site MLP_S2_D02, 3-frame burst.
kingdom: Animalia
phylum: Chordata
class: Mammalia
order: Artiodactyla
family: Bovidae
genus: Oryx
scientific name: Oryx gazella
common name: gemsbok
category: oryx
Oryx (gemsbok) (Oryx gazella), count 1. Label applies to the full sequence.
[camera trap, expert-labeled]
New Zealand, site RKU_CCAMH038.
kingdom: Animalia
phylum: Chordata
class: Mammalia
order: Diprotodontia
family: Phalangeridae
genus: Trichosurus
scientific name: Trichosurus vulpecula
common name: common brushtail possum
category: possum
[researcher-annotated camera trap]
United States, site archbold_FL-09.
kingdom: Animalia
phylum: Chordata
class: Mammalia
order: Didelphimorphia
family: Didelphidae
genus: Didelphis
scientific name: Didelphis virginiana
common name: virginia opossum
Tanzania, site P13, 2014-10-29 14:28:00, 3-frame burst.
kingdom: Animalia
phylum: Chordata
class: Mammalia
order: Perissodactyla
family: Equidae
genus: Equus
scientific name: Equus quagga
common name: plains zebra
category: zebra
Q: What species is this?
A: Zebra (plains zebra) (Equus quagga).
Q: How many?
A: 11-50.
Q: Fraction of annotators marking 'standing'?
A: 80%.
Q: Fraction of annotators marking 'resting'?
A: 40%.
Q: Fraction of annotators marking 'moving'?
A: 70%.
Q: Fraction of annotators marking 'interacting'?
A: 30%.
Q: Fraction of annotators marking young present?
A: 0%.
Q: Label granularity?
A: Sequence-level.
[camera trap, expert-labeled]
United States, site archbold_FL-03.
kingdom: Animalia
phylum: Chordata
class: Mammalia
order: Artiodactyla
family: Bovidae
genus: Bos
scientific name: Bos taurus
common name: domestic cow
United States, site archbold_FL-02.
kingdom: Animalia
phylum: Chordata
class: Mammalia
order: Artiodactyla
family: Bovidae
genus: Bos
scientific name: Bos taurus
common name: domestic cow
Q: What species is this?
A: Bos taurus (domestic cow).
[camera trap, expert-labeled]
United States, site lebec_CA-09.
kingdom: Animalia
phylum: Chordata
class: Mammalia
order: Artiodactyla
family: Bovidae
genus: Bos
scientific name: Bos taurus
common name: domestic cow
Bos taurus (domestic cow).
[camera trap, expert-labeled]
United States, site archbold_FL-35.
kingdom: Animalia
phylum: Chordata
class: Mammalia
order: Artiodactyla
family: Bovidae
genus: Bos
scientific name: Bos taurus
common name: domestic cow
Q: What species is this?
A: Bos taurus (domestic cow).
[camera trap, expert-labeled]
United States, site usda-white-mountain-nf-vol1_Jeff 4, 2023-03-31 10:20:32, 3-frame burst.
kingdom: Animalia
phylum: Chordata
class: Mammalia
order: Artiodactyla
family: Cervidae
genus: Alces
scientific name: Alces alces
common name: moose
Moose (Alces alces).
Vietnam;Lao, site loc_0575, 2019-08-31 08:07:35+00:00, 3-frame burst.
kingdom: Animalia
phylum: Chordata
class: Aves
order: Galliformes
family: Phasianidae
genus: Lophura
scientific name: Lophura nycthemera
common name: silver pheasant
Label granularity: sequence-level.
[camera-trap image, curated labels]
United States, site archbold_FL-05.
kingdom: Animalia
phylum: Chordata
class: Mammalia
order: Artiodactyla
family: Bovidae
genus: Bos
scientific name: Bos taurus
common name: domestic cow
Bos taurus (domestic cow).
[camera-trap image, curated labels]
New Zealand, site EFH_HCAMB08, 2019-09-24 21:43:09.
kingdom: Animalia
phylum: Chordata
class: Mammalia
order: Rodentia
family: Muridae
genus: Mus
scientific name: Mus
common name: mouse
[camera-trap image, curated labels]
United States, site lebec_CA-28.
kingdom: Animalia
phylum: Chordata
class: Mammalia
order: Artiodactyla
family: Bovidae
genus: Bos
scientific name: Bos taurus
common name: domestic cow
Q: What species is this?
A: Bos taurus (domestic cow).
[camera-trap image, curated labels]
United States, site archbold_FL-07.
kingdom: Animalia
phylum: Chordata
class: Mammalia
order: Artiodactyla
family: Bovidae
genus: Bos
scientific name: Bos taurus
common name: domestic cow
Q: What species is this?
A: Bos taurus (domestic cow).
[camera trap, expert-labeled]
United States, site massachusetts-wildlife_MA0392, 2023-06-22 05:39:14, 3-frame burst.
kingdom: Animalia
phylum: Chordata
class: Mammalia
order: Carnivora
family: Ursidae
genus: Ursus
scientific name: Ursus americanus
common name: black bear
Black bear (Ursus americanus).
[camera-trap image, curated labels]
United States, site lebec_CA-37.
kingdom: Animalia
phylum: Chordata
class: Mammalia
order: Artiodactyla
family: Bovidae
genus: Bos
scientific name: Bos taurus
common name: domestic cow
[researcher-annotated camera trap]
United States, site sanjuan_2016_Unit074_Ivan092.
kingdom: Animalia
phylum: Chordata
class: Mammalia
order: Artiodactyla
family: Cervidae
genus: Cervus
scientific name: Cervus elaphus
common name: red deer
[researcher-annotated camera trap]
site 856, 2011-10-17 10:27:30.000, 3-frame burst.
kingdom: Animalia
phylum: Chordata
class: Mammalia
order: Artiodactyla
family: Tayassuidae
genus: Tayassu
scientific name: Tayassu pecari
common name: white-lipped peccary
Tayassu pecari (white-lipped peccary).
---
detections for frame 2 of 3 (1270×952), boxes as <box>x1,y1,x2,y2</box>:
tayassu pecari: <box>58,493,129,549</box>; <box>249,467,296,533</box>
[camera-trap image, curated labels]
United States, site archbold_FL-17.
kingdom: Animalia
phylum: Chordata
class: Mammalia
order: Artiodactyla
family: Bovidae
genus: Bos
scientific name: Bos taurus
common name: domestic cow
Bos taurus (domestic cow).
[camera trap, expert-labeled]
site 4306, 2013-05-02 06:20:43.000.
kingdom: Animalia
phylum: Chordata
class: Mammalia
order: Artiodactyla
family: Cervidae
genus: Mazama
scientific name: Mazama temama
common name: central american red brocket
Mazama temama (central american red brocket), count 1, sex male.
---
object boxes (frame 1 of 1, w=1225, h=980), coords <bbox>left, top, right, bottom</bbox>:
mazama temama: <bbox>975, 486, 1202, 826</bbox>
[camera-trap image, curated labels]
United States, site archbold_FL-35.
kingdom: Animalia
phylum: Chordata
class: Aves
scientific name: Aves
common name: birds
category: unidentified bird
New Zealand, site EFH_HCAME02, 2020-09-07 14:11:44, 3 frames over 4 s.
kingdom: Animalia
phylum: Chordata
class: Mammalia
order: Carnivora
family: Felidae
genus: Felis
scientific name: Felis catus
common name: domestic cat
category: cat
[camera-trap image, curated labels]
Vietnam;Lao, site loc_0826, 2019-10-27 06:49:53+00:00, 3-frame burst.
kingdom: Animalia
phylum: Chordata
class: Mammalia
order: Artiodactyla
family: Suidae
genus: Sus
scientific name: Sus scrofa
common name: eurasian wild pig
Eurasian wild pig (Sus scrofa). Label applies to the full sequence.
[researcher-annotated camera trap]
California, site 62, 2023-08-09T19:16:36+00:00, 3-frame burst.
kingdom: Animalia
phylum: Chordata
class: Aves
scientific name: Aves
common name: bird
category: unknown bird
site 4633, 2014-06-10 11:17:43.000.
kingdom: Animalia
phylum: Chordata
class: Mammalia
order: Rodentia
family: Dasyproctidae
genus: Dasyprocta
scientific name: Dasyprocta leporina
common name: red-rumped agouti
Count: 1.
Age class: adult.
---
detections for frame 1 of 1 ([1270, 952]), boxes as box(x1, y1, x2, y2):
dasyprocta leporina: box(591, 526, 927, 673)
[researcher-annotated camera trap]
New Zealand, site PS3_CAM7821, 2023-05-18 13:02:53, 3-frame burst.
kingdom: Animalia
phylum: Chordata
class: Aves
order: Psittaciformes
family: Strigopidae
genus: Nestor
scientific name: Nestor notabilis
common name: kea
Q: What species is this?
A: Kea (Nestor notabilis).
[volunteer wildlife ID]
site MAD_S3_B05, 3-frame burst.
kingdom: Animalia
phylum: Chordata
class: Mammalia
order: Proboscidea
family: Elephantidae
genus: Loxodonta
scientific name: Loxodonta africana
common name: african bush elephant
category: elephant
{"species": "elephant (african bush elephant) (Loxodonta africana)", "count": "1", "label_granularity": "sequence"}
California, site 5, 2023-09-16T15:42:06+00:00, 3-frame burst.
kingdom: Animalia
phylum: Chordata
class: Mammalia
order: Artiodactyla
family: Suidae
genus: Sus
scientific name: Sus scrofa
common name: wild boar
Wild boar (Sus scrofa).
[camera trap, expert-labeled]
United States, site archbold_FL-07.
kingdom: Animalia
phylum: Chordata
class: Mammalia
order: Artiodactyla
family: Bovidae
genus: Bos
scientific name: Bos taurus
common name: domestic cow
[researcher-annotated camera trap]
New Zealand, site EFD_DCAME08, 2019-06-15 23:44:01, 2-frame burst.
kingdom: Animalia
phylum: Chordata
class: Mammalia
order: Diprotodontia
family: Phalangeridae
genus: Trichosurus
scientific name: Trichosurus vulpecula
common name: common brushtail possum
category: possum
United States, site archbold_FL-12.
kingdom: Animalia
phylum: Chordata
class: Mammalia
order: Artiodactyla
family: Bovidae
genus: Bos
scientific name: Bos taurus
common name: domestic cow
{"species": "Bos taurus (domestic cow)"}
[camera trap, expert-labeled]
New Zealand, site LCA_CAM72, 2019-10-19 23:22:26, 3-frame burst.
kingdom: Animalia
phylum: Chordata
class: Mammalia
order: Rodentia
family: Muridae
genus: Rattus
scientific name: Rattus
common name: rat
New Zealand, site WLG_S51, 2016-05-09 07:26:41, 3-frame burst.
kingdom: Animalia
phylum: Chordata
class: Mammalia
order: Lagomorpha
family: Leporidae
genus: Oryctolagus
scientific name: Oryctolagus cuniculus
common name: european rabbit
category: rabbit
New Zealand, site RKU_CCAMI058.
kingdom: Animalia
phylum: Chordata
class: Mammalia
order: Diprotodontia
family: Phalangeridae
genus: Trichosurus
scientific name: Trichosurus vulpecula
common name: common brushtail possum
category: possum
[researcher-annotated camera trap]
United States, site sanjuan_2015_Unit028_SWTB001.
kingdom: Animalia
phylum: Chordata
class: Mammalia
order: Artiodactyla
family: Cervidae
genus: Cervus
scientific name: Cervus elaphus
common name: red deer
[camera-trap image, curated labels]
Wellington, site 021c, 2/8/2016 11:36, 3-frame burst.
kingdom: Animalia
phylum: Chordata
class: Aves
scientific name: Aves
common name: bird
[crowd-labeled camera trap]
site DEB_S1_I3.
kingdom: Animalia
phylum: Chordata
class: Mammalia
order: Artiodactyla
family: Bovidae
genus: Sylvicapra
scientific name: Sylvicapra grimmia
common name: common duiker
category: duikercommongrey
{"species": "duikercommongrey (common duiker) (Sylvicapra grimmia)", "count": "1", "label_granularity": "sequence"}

> [Work request] What is needed is an exact copy of the entries above, from the first line through the line holding "common name: virginia opossum", with both of those lines kept; please give nothing else.

> [Solution to this task]
site MLP_S2_D02, 3-frame burst.
kingdom: Animalia
phylum: Chordata
class: Mammalia
order: Artiodactyla
family: Bovidae
genus: Oryx
scientific name: Oryx gazella
common name: gemsbok
category: oryx
Oryx (gemsbok) (Oryx gazella), count 1. Label applies to the full sequence.
[camera trap, expert-labeled]
New Zealand, site RKU_CCAMH038.
kingdom: Animalia
phylum: Chordata
class: Mammalia
order: Diprotodontia
family: Phalangeridae
genus: Trichosurus
scientific name: Trichosurus vulpecula
common name: common brushtail possum
category: possum
[researcher-annotated camera trap]
United States, site archbold_FL-09.
kingdom: Animalia
phylum: Chordata
class: Mammalia
order: Didelphimorphia
family: Didelphidae
genus: Didelphis
scientific name: Didelphis virginiana
common name: virginia opossum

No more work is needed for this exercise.